Varlık, bir satranç tahtası gibidir.
Siyah ve beyaz, zıtların kadim dengesini taşır.
Her taş, bilincin bir yönünü; her hamle, farkındalığın bir adımını temsil eder.
Tahtaya bakan göz, aslında kendine bakar.
Çünkü bu oyun, dışarıda değil — insanın içinde oynanır.
Piyon, uyanmanın ilk kıvılcımıdır.
Henüz kim olduğunu bilmez ama ilerlemek ister.
Onun adımı kısadır, ama yönü nettir.
Cesaretiyle başlar yolculuğa; çünkü bilmez geri dönüşü.
Bilinç de böyledir: önce sürünür, sonra yürür, sonunda geçilmez bir çizgiyi
aşarak başka bir varlığa dönüşür.
At, sezgisel bilincin taşır.
Ne düz gider ne eğri; sınırları aşar, kuralları kırar.
Zihnin ötesinden bir yerden atlar;
insanın aklıyla değil, kalbiyle gördüğü alanı temsil eder.
At’ın hamlesi beklenmediktir; tıpkı sezginin birden doğması gibi.
Fil, içsel dengenin bilincidir.
Eğik ilerler; çünkü ne tamamen akıl, ne tamamen duygu yönündedir.

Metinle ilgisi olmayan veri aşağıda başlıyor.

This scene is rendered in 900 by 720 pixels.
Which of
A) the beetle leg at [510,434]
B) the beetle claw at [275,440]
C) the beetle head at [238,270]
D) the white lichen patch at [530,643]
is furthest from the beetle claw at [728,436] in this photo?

Bir yandan akışın yasasına boyun eğer, diğer yandan onu yönlendirir.
Bilincin eğik yolu, hakikate giden düz yoldan daha doğrudur bazen.
Kale, doğrusal düşüncenin simgesidir.
Net, istikrarlı ve güvenlidir.
Sağa, sola, ileri, geri…
Ama sadece düz.
O, aklın düzenidir; duvarların içinde güven arayan bilincin hâlidir.

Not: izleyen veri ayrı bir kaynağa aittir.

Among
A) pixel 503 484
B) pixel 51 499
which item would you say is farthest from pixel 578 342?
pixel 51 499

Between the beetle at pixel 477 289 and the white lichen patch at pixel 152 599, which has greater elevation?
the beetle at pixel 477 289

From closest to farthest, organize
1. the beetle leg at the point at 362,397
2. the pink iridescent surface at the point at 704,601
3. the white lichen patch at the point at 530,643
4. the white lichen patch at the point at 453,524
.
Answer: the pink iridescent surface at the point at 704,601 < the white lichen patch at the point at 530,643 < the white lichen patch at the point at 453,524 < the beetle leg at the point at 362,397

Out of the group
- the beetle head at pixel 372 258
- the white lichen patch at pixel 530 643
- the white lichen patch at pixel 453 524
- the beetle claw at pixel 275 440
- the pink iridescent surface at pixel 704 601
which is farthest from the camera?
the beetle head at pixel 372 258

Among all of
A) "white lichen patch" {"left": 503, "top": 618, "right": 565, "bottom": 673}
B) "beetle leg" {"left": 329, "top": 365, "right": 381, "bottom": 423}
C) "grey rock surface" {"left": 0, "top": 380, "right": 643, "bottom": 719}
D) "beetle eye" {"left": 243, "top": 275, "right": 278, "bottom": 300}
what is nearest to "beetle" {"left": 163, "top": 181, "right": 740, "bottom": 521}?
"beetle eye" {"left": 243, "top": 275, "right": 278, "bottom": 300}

Kale bilinci sınırları sever, çünkü sınırlar içinde huzur bulur.
Ama o huzur, bir gün veziri özler.
Vezir, bütünsel bilincin uyanışıdır.
Her yönde hareket edebilir — çünkü her yönde kendini bilir.
Onda sınırlama yoktur; aklın düzlüğünü, sezginin eğrisini, duygunun derinliğini
bir arada taşır.
Vezir bilincinde insan, artık taş değildir; oyunun tamamıdır.
O bilir ki, kazanan yoktur — sadece fark eden vardır.
Ve Şah…
O oyunun değil, varlığın merkezidir.
Hiçbir yere gidemez, ama her şey onun etrafında döner.
Şah, farkında olan farkındalıktır.
Bilinç onun çevresinde dönerken, kendini korumayı değil, kendini bulmayı
öğrenir.
Her hamle bir fark ediştir.
Taşlar değişir, roller dönüşür; ama tahtanın kendisi hep aynıdır.
Çünkü bu oyun, kazanmak için değil, uyanmak için oynanır.
Piyon vezire dönüşür, kale sınırlarını aşar,
ve sonunda bilincin her taşı, kendi özündeki şah’a secde eder.
İşte o an, oyun biter.
Çünkü artık oynayan da, oynanan da birdir.